[Provided text]
# How are Max Brake Energy Speed & Weight affected by other factors?

I'm a student pilot and I'm trying to understand how different factors affect VMBE and Maximum Brake Energy Limited Take-off Mass. I made some researches but I couldn't find anywhere a clear answer.

What is the effect of Density, Flaps, Mass, Runway Slope, Runway Contamination ?

I know that to solve these kind of problems we use the kinetic energy formula: $\small Eb = \frac 1 2 MV^2$ but I don't know how to use it to explain the effect of every factor mentioned above.

(I need your help because I don't want to just learn things by heart and not be able to explain that in an interview or whatever).

The factors you mention will affect how much energy the aircraft has that's going to be transferred into the brakes, and how much will be lost otherwise. The more energy you have, the slower you can go before the brakes are overwhelmed -- thus, reducing your VMBE.

With more flaps, energy will be dissipated in aerodynamic drag, although probably not all that much (though going from the least possible to the greatest possible flaps may make some difference -- or it may be sufficiently slight that the charts are published with a worst-case scenario & if you have greater flaps then your situation will be slightly better than what's charted). With runway gradient, you'll dissipate some energy rolling uphill, while you'll have more energy (potential energy becomes kinetic energy) rolling downhill.

[Given instruction] Repeat, word for word, the section of the brake energy thread that opens with the words containing "I'm a student" and closes with "factor mentioned above.".

Records:
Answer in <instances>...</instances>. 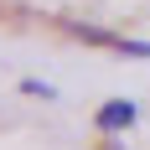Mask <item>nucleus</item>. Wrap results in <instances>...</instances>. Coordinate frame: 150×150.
Segmentation results:
<instances>
[{
  "label": "nucleus",
  "instance_id": "nucleus-2",
  "mask_svg": "<svg viewBox=\"0 0 150 150\" xmlns=\"http://www.w3.org/2000/svg\"><path fill=\"white\" fill-rule=\"evenodd\" d=\"M21 93H31V98H52V88H47V83H36V78H31V83H21Z\"/></svg>",
  "mask_w": 150,
  "mask_h": 150
},
{
  "label": "nucleus",
  "instance_id": "nucleus-1",
  "mask_svg": "<svg viewBox=\"0 0 150 150\" xmlns=\"http://www.w3.org/2000/svg\"><path fill=\"white\" fill-rule=\"evenodd\" d=\"M135 119H140V109L129 104V98H109V104L98 109V114H93V124H98L104 135H119V129H129Z\"/></svg>",
  "mask_w": 150,
  "mask_h": 150
}]
</instances>
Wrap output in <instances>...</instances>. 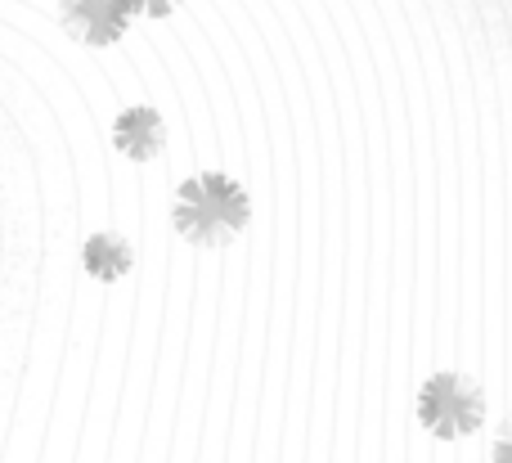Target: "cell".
I'll list each match as a JSON object with an SVG mask.
<instances>
[{
	"mask_svg": "<svg viewBox=\"0 0 512 463\" xmlns=\"http://www.w3.org/2000/svg\"><path fill=\"white\" fill-rule=\"evenodd\" d=\"M248 198L225 176H194L176 194V230L198 248H221L239 234Z\"/></svg>",
	"mask_w": 512,
	"mask_h": 463,
	"instance_id": "6da1fadb",
	"label": "cell"
},
{
	"mask_svg": "<svg viewBox=\"0 0 512 463\" xmlns=\"http://www.w3.org/2000/svg\"><path fill=\"white\" fill-rule=\"evenodd\" d=\"M135 23L131 0H59V27L72 41L90 45V50H104L117 45Z\"/></svg>",
	"mask_w": 512,
	"mask_h": 463,
	"instance_id": "7a4b0ae2",
	"label": "cell"
},
{
	"mask_svg": "<svg viewBox=\"0 0 512 463\" xmlns=\"http://www.w3.org/2000/svg\"><path fill=\"white\" fill-rule=\"evenodd\" d=\"M418 414H423V423L436 437H468L481 423V396L463 378H436V383L423 387Z\"/></svg>",
	"mask_w": 512,
	"mask_h": 463,
	"instance_id": "3957f363",
	"label": "cell"
},
{
	"mask_svg": "<svg viewBox=\"0 0 512 463\" xmlns=\"http://www.w3.org/2000/svg\"><path fill=\"white\" fill-rule=\"evenodd\" d=\"M167 144V122L158 117V108L149 104H131L113 117V149L131 162H149L162 153Z\"/></svg>",
	"mask_w": 512,
	"mask_h": 463,
	"instance_id": "277c9868",
	"label": "cell"
},
{
	"mask_svg": "<svg viewBox=\"0 0 512 463\" xmlns=\"http://www.w3.org/2000/svg\"><path fill=\"white\" fill-rule=\"evenodd\" d=\"M81 270H86L95 284H122L135 270V248L126 234L117 230H95L81 243Z\"/></svg>",
	"mask_w": 512,
	"mask_h": 463,
	"instance_id": "5b68a950",
	"label": "cell"
},
{
	"mask_svg": "<svg viewBox=\"0 0 512 463\" xmlns=\"http://www.w3.org/2000/svg\"><path fill=\"white\" fill-rule=\"evenodd\" d=\"M180 0H131V9H135V18H162V14H171Z\"/></svg>",
	"mask_w": 512,
	"mask_h": 463,
	"instance_id": "8992f818",
	"label": "cell"
},
{
	"mask_svg": "<svg viewBox=\"0 0 512 463\" xmlns=\"http://www.w3.org/2000/svg\"><path fill=\"white\" fill-rule=\"evenodd\" d=\"M499 463H512V423L504 428V441H499Z\"/></svg>",
	"mask_w": 512,
	"mask_h": 463,
	"instance_id": "52a82bcc",
	"label": "cell"
}]
</instances>
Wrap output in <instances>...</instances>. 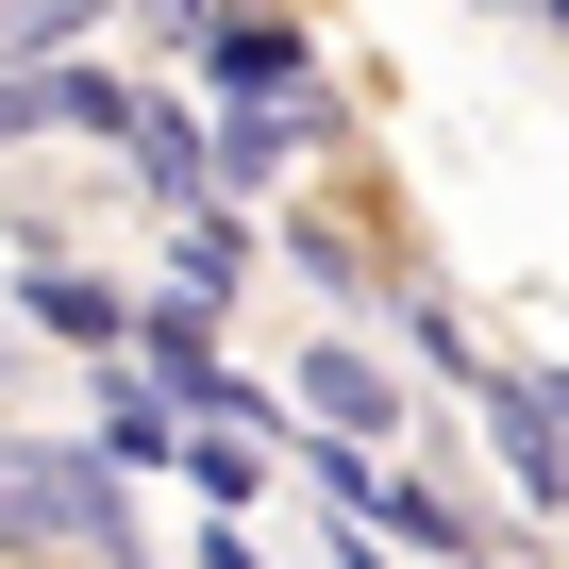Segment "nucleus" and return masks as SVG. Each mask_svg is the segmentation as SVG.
<instances>
[{
    "instance_id": "f257e3e1",
    "label": "nucleus",
    "mask_w": 569,
    "mask_h": 569,
    "mask_svg": "<svg viewBox=\"0 0 569 569\" xmlns=\"http://www.w3.org/2000/svg\"><path fill=\"white\" fill-rule=\"evenodd\" d=\"M0 536L18 552H101L118 536V469L68 436H0Z\"/></svg>"
},
{
    "instance_id": "0eeeda50",
    "label": "nucleus",
    "mask_w": 569,
    "mask_h": 569,
    "mask_svg": "<svg viewBox=\"0 0 569 569\" xmlns=\"http://www.w3.org/2000/svg\"><path fill=\"white\" fill-rule=\"evenodd\" d=\"M51 569H68V552H51Z\"/></svg>"
},
{
    "instance_id": "f03ea898",
    "label": "nucleus",
    "mask_w": 569,
    "mask_h": 569,
    "mask_svg": "<svg viewBox=\"0 0 569 569\" xmlns=\"http://www.w3.org/2000/svg\"><path fill=\"white\" fill-rule=\"evenodd\" d=\"M302 402H319L336 436H402V402H386V369H369V352H319V369H302Z\"/></svg>"
},
{
    "instance_id": "39448f33",
    "label": "nucleus",
    "mask_w": 569,
    "mask_h": 569,
    "mask_svg": "<svg viewBox=\"0 0 569 569\" xmlns=\"http://www.w3.org/2000/svg\"><path fill=\"white\" fill-rule=\"evenodd\" d=\"M502 469H519V486H552V402H536V386H502Z\"/></svg>"
},
{
    "instance_id": "7ed1b4c3",
    "label": "nucleus",
    "mask_w": 569,
    "mask_h": 569,
    "mask_svg": "<svg viewBox=\"0 0 569 569\" xmlns=\"http://www.w3.org/2000/svg\"><path fill=\"white\" fill-rule=\"evenodd\" d=\"M201 34H218L234 84H284V68H302V51H284V18H201Z\"/></svg>"
},
{
    "instance_id": "423d86ee",
    "label": "nucleus",
    "mask_w": 569,
    "mask_h": 569,
    "mask_svg": "<svg viewBox=\"0 0 569 569\" xmlns=\"http://www.w3.org/2000/svg\"><path fill=\"white\" fill-rule=\"evenodd\" d=\"M552 18H569V0H552Z\"/></svg>"
},
{
    "instance_id": "20e7f679",
    "label": "nucleus",
    "mask_w": 569,
    "mask_h": 569,
    "mask_svg": "<svg viewBox=\"0 0 569 569\" xmlns=\"http://www.w3.org/2000/svg\"><path fill=\"white\" fill-rule=\"evenodd\" d=\"M84 18H101V0H0V51H18V68H34V51H68Z\"/></svg>"
}]
</instances>
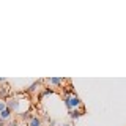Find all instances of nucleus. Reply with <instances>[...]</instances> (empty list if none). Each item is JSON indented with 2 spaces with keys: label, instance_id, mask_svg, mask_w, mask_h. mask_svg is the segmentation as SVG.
Returning a JSON list of instances; mask_svg holds the SVG:
<instances>
[{
  "label": "nucleus",
  "instance_id": "423d86ee",
  "mask_svg": "<svg viewBox=\"0 0 126 126\" xmlns=\"http://www.w3.org/2000/svg\"><path fill=\"white\" fill-rule=\"evenodd\" d=\"M29 126H41V118L35 115V117H33V118H32V120H30Z\"/></svg>",
  "mask_w": 126,
  "mask_h": 126
},
{
  "label": "nucleus",
  "instance_id": "39448f33",
  "mask_svg": "<svg viewBox=\"0 0 126 126\" xmlns=\"http://www.w3.org/2000/svg\"><path fill=\"white\" fill-rule=\"evenodd\" d=\"M10 93H11V92H10V88H8V87H0V99L6 98Z\"/></svg>",
  "mask_w": 126,
  "mask_h": 126
},
{
  "label": "nucleus",
  "instance_id": "ddd939ff",
  "mask_svg": "<svg viewBox=\"0 0 126 126\" xmlns=\"http://www.w3.org/2000/svg\"><path fill=\"white\" fill-rule=\"evenodd\" d=\"M63 126H71V125H69V123H66V125H63Z\"/></svg>",
  "mask_w": 126,
  "mask_h": 126
},
{
  "label": "nucleus",
  "instance_id": "20e7f679",
  "mask_svg": "<svg viewBox=\"0 0 126 126\" xmlns=\"http://www.w3.org/2000/svg\"><path fill=\"white\" fill-rule=\"evenodd\" d=\"M11 113H13V112L6 107L5 110H2V112H0V118H2L3 121H6V120H10V118H11Z\"/></svg>",
  "mask_w": 126,
  "mask_h": 126
},
{
  "label": "nucleus",
  "instance_id": "9d476101",
  "mask_svg": "<svg viewBox=\"0 0 126 126\" xmlns=\"http://www.w3.org/2000/svg\"><path fill=\"white\" fill-rule=\"evenodd\" d=\"M10 126H19V121H16V120H14V121H11Z\"/></svg>",
  "mask_w": 126,
  "mask_h": 126
},
{
  "label": "nucleus",
  "instance_id": "7ed1b4c3",
  "mask_svg": "<svg viewBox=\"0 0 126 126\" xmlns=\"http://www.w3.org/2000/svg\"><path fill=\"white\" fill-rule=\"evenodd\" d=\"M47 84H50V85H55V87H60L65 84V79H62V77H50V79H47Z\"/></svg>",
  "mask_w": 126,
  "mask_h": 126
},
{
  "label": "nucleus",
  "instance_id": "6e6552de",
  "mask_svg": "<svg viewBox=\"0 0 126 126\" xmlns=\"http://www.w3.org/2000/svg\"><path fill=\"white\" fill-rule=\"evenodd\" d=\"M5 109H6V101L0 99V112H2V110H5Z\"/></svg>",
  "mask_w": 126,
  "mask_h": 126
},
{
  "label": "nucleus",
  "instance_id": "9b49d317",
  "mask_svg": "<svg viewBox=\"0 0 126 126\" xmlns=\"http://www.w3.org/2000/svg\"><path fill=\"white\" fill-rule=\"evenodd\" d=\"M5 82H6L5 79H3V77H0V84H5Z\"/></svg>",
  "mask_w": 126,
  "mask_h": 126
},
{
  "label": "nucleus",
  "instance_id": "f8f14e48",
  "mask_svg": "<svg viewBox=\"0 0 126 126\" xmlns=\"http://www.w3.org/2000/svg\"><path fill=\"white\" fill-rule=\"evenodd\" d=\"M3 125H5V121H3L2 118H0V126H3Z\"/></svg>",
  "mask_w": 126,
  "mask_h": 126
},
{
  "label": "nucleus",
  "instance_id": "0eeeda50",
  "mask_svg": "<svg viewBox=\"0 0 126 126\" xmlns=\"http://www.w3.org/2000/svg\"><path fill=\"white\" fill-rule=\"evenodd\" d=\"M39 84H41V80H38V82H33V84L30 85V88L27 90L29 93H33V92H36V88H39Z\"/></svg>",
  "mask_w": 126,
  "mask_h": 126
},
{
  "label": "nucleus",
  "instance_id": "f03ea898",
  "mask_svg": "<svg viewBox=\"0 0 126 126\" xmlns=\"http://www.w3.org/2000/svg\"><path fill=\"white\" fill-rule=\"evenodd\" d=\"M68 113H69L71 120H77V118H80L85 113V107H82V109H73V110H69Z\"/></svg>",
  "mask_w": 126,
  "mask_h": 126
},
{
  "label": "nucleus",
  "instance_id": "f257e3e1",
  "mask_svg": "<svg viewBox=\"0 0 126 126\" xmlns=\"http://www.w3.org/2000/svg\"><path fill=\"white\" fill-rule=\"evenodd\" d=\"M63 101H65V106L68 107V110H73V109H82V107H84V104H82L80 98H79L76 93L71 94V96H63Z\"/></svg>",
  "mask_w": 126,
  "mask_h": 126
},
{
  "label": "nucleus",
  "instance_id": "1a4fd4ad",
  "mask_svg": "<svg viewBox=\"0 0 126 126\" xmlns=\"http://www.w3.org/2000/svg\"><path fill=\"white\" fill-rule=\"evenodd\" d=\"M47 123H49V126H55V120H50V118H49V120H47Z\"/></svg>",
  "mask_w": 126,
  "mask_h": 126
}]
</instances>
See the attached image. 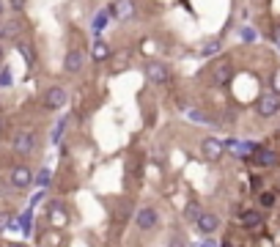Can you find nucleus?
Segmentation results:
<instances>
[{
  "mask_svg": "<svg viewBox=\"0 0 280 247\" xmlns=\"http://www.w3.org/2000/svg\"><path fill=\"white\" fill-rule=\"evenodd\" d=\"M9 182L14 190H28V187L36 182V176H33V170L28 168V165H14L9 173Z\"/></svg>",
  "mask_w": 280,
  "mask_h": 247,
  "instance_id": "obj_7",
  "label": "nucleus"
},
{
  "mask_svg": "<svg viewBox=\"0 0 280 247\" xmlns=\"http://www.w3.org/2000/svg\"><path fill=\"white\" fill-rule=\"evenodd\" d=\"M258 203H261V209H275V206H277V195L272 190H261V192H258Z\"/></svg>",
  "mask_w": 280,
  "mask_h": 247,
  "instance_id": "obj_19",
  "label": "nucleus"
},
{
  "mask_svg": "<svg viewBox=\"0 0 280 247\" xmlns=\"http://www.w3.org/2000/svg\"><path fill=\"white\" fill-rule=\"evenodd\" d=\"M275 91H280V72H275Z\"/></svg>",
  "mask_w": 280,
  "mask_h": 247,
  "instance_id": "obj_32",
  "label": "nucleus"
},
{
  "mask_svg": "<svg viewBox=\"0 0 280 247\" xmlns=\"http://www.w3.org/2000/svg\"><path fill=\"white\" fill-rule=\"evenodd\" d=\"M135 225H138L143 233L154 231L157 225H160V211H157L154 206H140V209L135 211Z\"/></svg>",
  "mask_w": 280,
  "mask_h": 247,
  "instance_id": "obj_5",
  "label": "nucleus"
},
{
  "mask_svg": "<svg viewBox=\"0 0 280 247\" xmlns=\"http://www.w3.org/2000/svg\"><path fill=\"white\" fill-rule=\"evenodd\" d=\"M0 61H3V44H0Z\"/></svg>",
  "mask_w": 280,
  "mask_h": 247,
  "instance_id": "obj_33",
  "label": "nucleus"
},
{
  "mask_svg": "<svg viewBox=\"0 0 280 247\" xmlns=\"http://www.w3.org/2000/svg\"><path fill=\"white\" fill-rule=\"evenodd\" d=\"M190 118H193L195 124H211V116H206L203 110H190Z\"/></svg>",
  "mask_w": 280,
  "mask_h": 247,
  "instance_id": "obj_26",
  "label": "nucleus"
},
{
  "mask_svg": "<svg viewBox=\"0 0 280 247\" xmlns=\"http://www.w3.org/2000/svg\"><path fill=\"white\" fill-rule=\"evenodd\" d=\"M85 66V52L83 50H69L64 55V72L66 75H80Z\"/></svg>",
  "mask_w": 280,
  "mask_h": 247,
  "instance_id": "obj_12",
  "label": "nucleus"
},
{
  "mask_svg": "<svg viewBox=\"0 0 280 247\" xmlns=\"http://www.w3.org/2000/svg\"><path fill=\"white\" fill-rule=\"evenodd\" d=\"M11 225V211H0V233Z\"/></svg>",
  "mask_w": 280,
  "mask_h": 247,
  "instance_id": "obj_27",
  "label": "nucleus"
},
{
  "mask_svg": "<svg viewBox=\"0 0 280 247\" xmlns=\"http://www.w3.org/2000/svg\"><path fill=\"white\" fill-rule=\"evenodd\" d=\"M66 102H69V93H66L64 85H50V88L44 91V96H42V104L47 110H60Z\"/></svg>",
  "mask_w": 280,
  "mask_h": 247,
  "instance_id": "obj_6",
  "label": "nucleus"
},
{
  "mask_svg": "<svg viewBox=\"0 0 280 247\" xmlns=\"http://www.w3.org/2000/svg\"><path fill=\"white\" fill-rule=\"evenodd\" d=\"M110 19H113V9H110V6H107V9H102V11H97V17H94V30H97V33H102V30H105V25L107 22H110Z\"/></svg>",
  "mask_w": 280,
  "mask_h": 247,
  "instance_id": "obj_18",
  "label": "nucleus"
},
{
  "mask_svg": "<svg viewBox=\"0 0 280 247\" xmlns=\"http://www.w3.org/2000/svg\"><path fill=\"white\" fill-rule=\"evenodd\" d=\"M256 30H253V28H242V30H239V42H242V44H253V42H256Z\"/></svg>",
  "mask_w": 280,
  "mask_h": 247,
  "instance_id": "obj_25",
  "label": "nucleus"
},
{
  "mask_svg": "<svg viewBox=\"0 0 280 247\" xmlns=\"http://www.w3.org/2000/svg\"><path fill=\"white\" fill-rule=\"evenodd\" d=\"M107 63H110V75H121V72L129 69V63H132V52H129L127 47H121L118 52H113V55L107 58Z\"/></svg>",
  "mask_w": 280,
  "mask_h": 247,
  "instance_id": "obj_13",
  "label": "nucleus"
},
{
  "mask_svg": "<svg viewBox=\"0 0 280 247\" xmlns=\"http://www.w3.org/2000/svg\"><path fill=\"white\" fill-rule=\"evenodd\" d=\"M0 17H3V0H0Z\"/></svg>",
  "mask_w": 280,
  "mask_h": 247,
  "instance_id": "obj_34",
  "label": "nucleus"
},
{
  "mask_svg": "<svg viewBox=\"0 0 280 247\" xmlns=\"http://www.w3.org/2000/svg\"><path fill=\"white\" fill-rule=\"evenodd\" d=\"M6 129V116H3V110H0V132Z\"/></svg>",
  "mask_w": 280,
  "mask_h": 247,
  "instance_id": "obj_31",
  "label": "nucleus"
},
{
  "mask_svg": "<svg viewBox=\"0 0 280 247\" xmlns=\"http://www.w3.org/2000/svg\"><path fill=\"white\" fill-rule=\"evenodd\" d=\"M195 228H198V233H203V236L217 233V228H220V215H217V211H201L195 220Z\"/></svg>",
  "mask_w": 280,
  "mask_h": 247,
  "instance_id": "obj_10",
  "label": "nucleus"
},
{
  "mask_svg": "<svg viewBox=\"0 0 280 247\" xmlns=\"http://www.w3.org/2000/svg\"><path fill=\"white\" fill-rule=\"evenodd\" d=\"M236 223L244 231H261L264 228V211L261 209H244L236 215Z\"/></svg>",
  "mask_w": 280,
  "mask_h": 247,
  "instance_id": "obj_9",
  "label": "nucleus"
},
{
  "mask_svg": "<svg viewBox=\"0 0 280 247\" xmlns=\"http://www.w3.org/2000/svg\"><path fill=\"white\" fill-rule=\"evenodd\" d=\"M209 83L214 85V88H223V85H228L231 80H234V61H231L228 55H220L214 58V61L209 63Z\"/></svg>",
  "mask_w": 280,
  "mask_h": 247,
  "instance_id": "obj_1",
  "label": "nucleus"
},
{
  "mask_svg": "<svg viewBox=\"0 0 280 247\" xmlns=\"http://www.w3.org/2000/svg\"><path fill=\"white\" fill-rule=\"evenodd\" d=\"M36 146H39V135L33 129H19V132H14V137H11V149H14L19 157L33 154Z\"/></svg>",
  "mask_w": 280,
  "mask_h": 247,
  "instance_id": "obj_3",
  "label": "nucleus"
},
{
  "mask_svg": "<svg viewBox=\"0 0 280 247\" xmlns=\"http://www.w3.org/2000/svg\"><path fill=\"white\" fill-rule=\"evenodd\" d=\"M272 42L280 47V25H275V28H272Z\"/></svg>",
  "mask_w": 280,
  "mask_h": 247,
  "instance_id": "obj_30",
  "label": "nucleus"
},
{
  "mask_svg": "<svg viewBox=\"0 0 280 247\" xmlns=\"http://www.w3.org/2000/svg\"><path fill=\"white\" fill-rule=\"evenodd\" d=\"M201 151H203V157H206V159H220L225 154V143H223V140H217V137H203L201 140Z\"/></svg>",
  "mask_w": 280,
  "mask_h": 247,
  "instance_id": "obj_14",
  "label": "nucleus"
},
{
  "mask_svg": "<svg viewBox=\"0 0 280 247\" xmlns=\"http://www.w3.org/2000/svg\"><path fill=\"white\" fill-rule=\"evenodd\" d=\"M244 162H250L253 168H266V170H272V168H277L280 165V154L275 149H269V146H261L258 143V149L253 151V154L244 159Z\"/></svg>",
  "mask_w": 280,
  "mask_h": 247,
  "instance_id": "obj_2",
  "label": "nucleus"
},
{
  "mask_svg": "<svg viewBox=\"0 0 280 247\" xmlns=\"http://www.w3.org/2000/svg\"><path fill=\"white\" fill-rule=\"evenodd\" d=\"M11 83H14V75H11L9 66H3L0 69V88H11Z\"/></svg>",
  "mask_w": 280,
  "mask_h": 247,
  "instance_id": "obj_23",
  "label": "nucleus"
},
{
  "mask_svg": "<svg viewBox=\"0 0 280 247\" xmlns=\"http://www.w3.org/2000/svg\"><path fill=\"white\" fill-rule=\"evenodd\" d=\"M19 223H22V231H25V233H30V223H33V215H30V209H28V211H25V215H22V220H19Z\"/></svg>",
  "mask_w": 280,
  "mask_h": 247,
  "instance_id": "obj_28",
  "label": "nucleus"
},
{
  "mask_svg": "<svg viewBox=\"0 0 280 247\" xmlns=\"http://www.w3.org/2000/svg\"><path fill=\"white\" fill-rule=\"evenodd\" d=\"M110 55H113V50H110L105 42H102V39H97V44H94V50H91V58H94L97 63H102V61H107Z\"/></svg>",
  "mask_w": 280,
  "mask_h": 247,
  "instance_id": "obj_17",
  "label": "nucleus"
},
{
  "mask_svg": "<svg viewBox=\"0 0 280 247\" xmlns=\"http://www.w3.org/2000/svg\"><path fill=\"white\" fill-rule=\"evenodd\" d=\"M66 126H69V118H60L58 126H55V132H52V143H60V137H64Z\"/></svg>",
  "mask_w": 280,
  "mask_h": 247,
  "instance_id": "obj_24",
  "label": "nucleus"
},
{
  "mask_svg": "<svg viewBox=\"0 0 280 247\" xmlns=\"http://www.w3.org/2000/svg\"><path fill=\"white\" fill-rule=\"evenodd\" d=\"M253 110H256V116H261V118H272V116L280 110V96H277V91L261 93V96L256 99V104H253Z\"/></svg>",
  "mask_w": 280,
  "mask_h": 247,
  "instance_id": "obj_4",
  "label": "nucleus"
},
{
  "mask_svg": "<svg viewBox=\"0 0 280 247\" xmlns=\"http://www.w3.org/2000/svg\"><path fill=\"white\" fill-rule=\"evenodd\" d=\"M17 52L25 58L28 69H36V50H33L30 42H25V39H17Z\"/></svg>",
  "mask_w": 280,
  "mask_h": 247,
  "instance_id": "obj_16",
  "label": "nucleus"
},
{
  "mask_svg": "<svg viewBox=\"0 0 280 247\" xmlns=\"http://www.w3.org/2000/svg\"><path fill=\"white\" fill-rule=\"evenodd\" d=\"M220 50H223V39H209V42L203 44L201 55H203V58H211V55H217Z\"/></svg>",
  "mask_w": 280,
  "mask_h": 247,
  "instance_id": "obj_20",
  "label": "nucleus"
},
{
  "mask_svg": "<svg viewBox=\"0 0 280 247\" xmlns=\"http://www.w3.org/2000/svg\"><path fill=\"white\" fill-rule=\"evenodd\" d=\"M25 3H28V0H9V6H11L14 11H22V9H25Z\"/></svg>",
  "mask_w": 280,
  "mask_h": 247,
  "instance_id": "obj_29",
  "label": "nucleus"
},
{
  "mask_svg": "<svg viewBox=\"0 0 280 247\" xmlns=\"http://www.w3.org/2000/svg\"><path fill=\"white\" fill-rule=\"evenodd\" d=\"M50 182H52L50 168H42V170H39V176H36V184L42 187V190H47V187H50Z\"/></svg>",
  "mask_w": 280,
  "mask_h": 247,
  "instance_id": "obj_22",
  "label": "nucleus"
},
{
  "mask_svg": "<svg viewBox=\"0 0 280 247\" xmlns=\"http://www.w3.org/2000/svg\"><path fill=\"white\" fill-rule=\"evenodd\" d=\"M110 9H113V19H118V22H127V19H132L135 14H138L135 0H113Z\"/></svg>",
  "mask_w": 280,
  "mask_h": 247,
  "instance_id": "obj_11",
  "label": "nucleus"
},
{
  "mask_svg": "<svg viewBox=\"0 0 280 247\" xmlns=\"http://www.w3.org/2000/svg\"><path fill=\"white\" fill-rule=\"evenodd\" d=\"M19 36H22V22L17 17L9 19L0 17V39H19Z\"/></svg>",
  "mask_w": 280,
  "mask_h": 247,
  "instance_id": "obj_15",
  "label": "nucleus"
},
{
  "mask_svg": "<svg viewBox=\"0 0 280 247\" xmlns=\"http://www.w3.org/2000/svg\"><path fill=\"white\" fill-rule=\"evenodd\" d=\"M201 206H198L195 201H190L187 203V209H184V220H190V223H195V220H198V215H201Z\"/></svg>",
  "mask_w": 280,
  "mask_h": 247,
  "instance_id": "obj_21",
  "label": "nucleus"
},
{
  "mask_svg": "<svg viewBox=\"0 0 280 247\" xmlns=\"http://www.w3.org/2000/svg\"><path fill=\"white\" fill-rule=\"evenodd\" d=\"M143 72H146V80L154 83V85L170 83V69H168V63H162V61H148Z\"/></svg>",
  "mask_w": 280,
  "mask_h": 247,
  "instance_id": "obj_8",
  "label": "nucleus"
}]
</instances>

[Reply to the task]
I'm a student pilot and I'm trying to understand how different factors affect VMBE and Maximum Brake Energy Limited Take-off Mass. I made some researches but I couldn't find anywhere a clear answer.

What is the effect of Density, Flaps, Mass, Runway Slope, Runway Contamination ?

I know that to solve these kind of problems we use the kinetic energy formula: $\small Eb = \frac 1 2 MV^2$ but I don't know how to use it to explain the effect of every factor mentioned above.